━━━ Data entries
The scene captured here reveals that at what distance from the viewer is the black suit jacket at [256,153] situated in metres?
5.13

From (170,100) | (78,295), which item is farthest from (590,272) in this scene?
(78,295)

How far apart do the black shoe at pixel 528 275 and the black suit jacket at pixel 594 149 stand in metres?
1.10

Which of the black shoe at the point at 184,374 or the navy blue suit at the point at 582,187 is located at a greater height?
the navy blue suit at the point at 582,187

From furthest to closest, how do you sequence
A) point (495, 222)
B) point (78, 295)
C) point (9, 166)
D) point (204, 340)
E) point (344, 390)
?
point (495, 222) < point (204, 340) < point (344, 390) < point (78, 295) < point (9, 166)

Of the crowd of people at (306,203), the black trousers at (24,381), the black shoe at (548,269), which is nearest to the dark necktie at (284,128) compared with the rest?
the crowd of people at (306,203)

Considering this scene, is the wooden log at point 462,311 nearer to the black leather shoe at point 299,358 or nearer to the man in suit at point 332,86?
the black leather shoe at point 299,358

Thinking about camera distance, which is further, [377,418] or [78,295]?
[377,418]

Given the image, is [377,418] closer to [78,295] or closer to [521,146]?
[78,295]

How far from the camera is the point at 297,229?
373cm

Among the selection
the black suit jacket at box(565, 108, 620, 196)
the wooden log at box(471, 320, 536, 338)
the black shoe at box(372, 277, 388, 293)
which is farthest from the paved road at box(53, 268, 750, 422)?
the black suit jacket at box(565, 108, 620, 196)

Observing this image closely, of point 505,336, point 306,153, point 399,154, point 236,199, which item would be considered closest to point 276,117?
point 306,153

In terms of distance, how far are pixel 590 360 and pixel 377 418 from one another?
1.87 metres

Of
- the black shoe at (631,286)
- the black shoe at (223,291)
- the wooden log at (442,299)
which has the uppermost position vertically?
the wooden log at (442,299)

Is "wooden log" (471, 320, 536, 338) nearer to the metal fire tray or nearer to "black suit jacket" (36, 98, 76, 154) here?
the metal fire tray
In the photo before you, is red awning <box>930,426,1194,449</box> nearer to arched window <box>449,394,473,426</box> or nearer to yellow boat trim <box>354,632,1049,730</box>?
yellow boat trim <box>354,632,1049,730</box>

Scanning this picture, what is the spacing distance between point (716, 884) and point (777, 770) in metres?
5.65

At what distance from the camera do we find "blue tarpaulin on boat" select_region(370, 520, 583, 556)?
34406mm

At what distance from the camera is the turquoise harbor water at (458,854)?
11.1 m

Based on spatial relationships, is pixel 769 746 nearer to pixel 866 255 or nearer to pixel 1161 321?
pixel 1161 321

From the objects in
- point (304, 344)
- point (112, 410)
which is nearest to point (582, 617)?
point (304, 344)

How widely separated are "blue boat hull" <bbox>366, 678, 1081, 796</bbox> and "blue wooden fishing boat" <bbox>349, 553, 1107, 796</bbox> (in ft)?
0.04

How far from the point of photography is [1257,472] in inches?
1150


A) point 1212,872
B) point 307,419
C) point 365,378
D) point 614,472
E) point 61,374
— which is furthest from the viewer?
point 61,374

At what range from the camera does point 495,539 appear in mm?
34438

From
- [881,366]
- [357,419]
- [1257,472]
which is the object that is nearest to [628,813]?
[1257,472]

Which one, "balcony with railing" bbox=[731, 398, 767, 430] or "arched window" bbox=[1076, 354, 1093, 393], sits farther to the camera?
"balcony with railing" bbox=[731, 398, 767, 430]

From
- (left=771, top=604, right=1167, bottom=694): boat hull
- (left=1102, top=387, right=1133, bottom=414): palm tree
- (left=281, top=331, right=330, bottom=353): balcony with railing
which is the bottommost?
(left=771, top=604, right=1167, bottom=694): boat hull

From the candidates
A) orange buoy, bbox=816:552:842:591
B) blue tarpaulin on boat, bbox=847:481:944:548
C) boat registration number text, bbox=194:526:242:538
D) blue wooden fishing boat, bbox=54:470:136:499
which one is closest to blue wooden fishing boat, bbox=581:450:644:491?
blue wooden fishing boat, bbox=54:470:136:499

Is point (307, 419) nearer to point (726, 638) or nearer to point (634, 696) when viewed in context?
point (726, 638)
━━━━━━
**Goal**:
Render the stretch from the line containing "A) point 1212,872" through the end of the entries as a Markdown table with the columns No. and Entry line, numbering each row and skipping blank lines.

**Complete answer**:
| No. | Entry line |
|---|---|
| 1 | A) point 1212,872 |
| 2 | B) point 307,419 |
| 3 | C) point 365,378 |
| 4 | D) point 614,472 |
| 5 | E) point 61,374 |
| 6 | — which is furthest from the viewer? |
| 7 | point 61,374 |
| 8 | At what range from the camera does point 495,539 appear in mm? |
| 9 | 34438 |
| 10 | From |
| 11 | - [881,366] |
| 12 | - [357,419] |
| 13 | - [1257,472] |
| 14 | which is the object that is nearest to [628,813]? |
| 15 | [1257,472] |
| 16 | Which one, "balcony with railing" bbox=[731, 398, 767, 430] or "arched window" bbox=[1076, 354, 1093, 393], sits farther to the camera? |
| 17 | "balcony with railing" bbox=[731, 398, 767, 430] |
| 18 | From |
| 19 | - (left=771, top=604, right=1167, bottom=694): boat hull |
| 20 | - (left=1102, top=387, right=1133, bottom=414): palm tree |
| 21 | - (left=281, top=331, right=330, bottom=353): balcony with railing |
| 22 | which is the bottommost? |
| 23 | (left=771, top=604, right=1167, bottom=694): boat hull |
| 24 | From the candidates |
| 25 | A) orange buoy, bbox=816:552:842:591 |
| 26 | B) blue tarpaulin on boat, bbox=847:481:944:548 |
| 27 | C) boat registration number text, bbox=194:526:242:538 |
| 28 | D) blue wooden fishing boat, bbox=54:470:136:499 |
| 29 | which one is closest to blue wooden fishing boat, bbox=581:450:644:491? |
| 30 | blue wooden fishing boat, bbox=54:470:136:499 |
| 31 | Is point (307, 419) nearer to point (726, 638) or nearer to point (634, 696) when viewed in context? |
| 32 | point (726, 638) |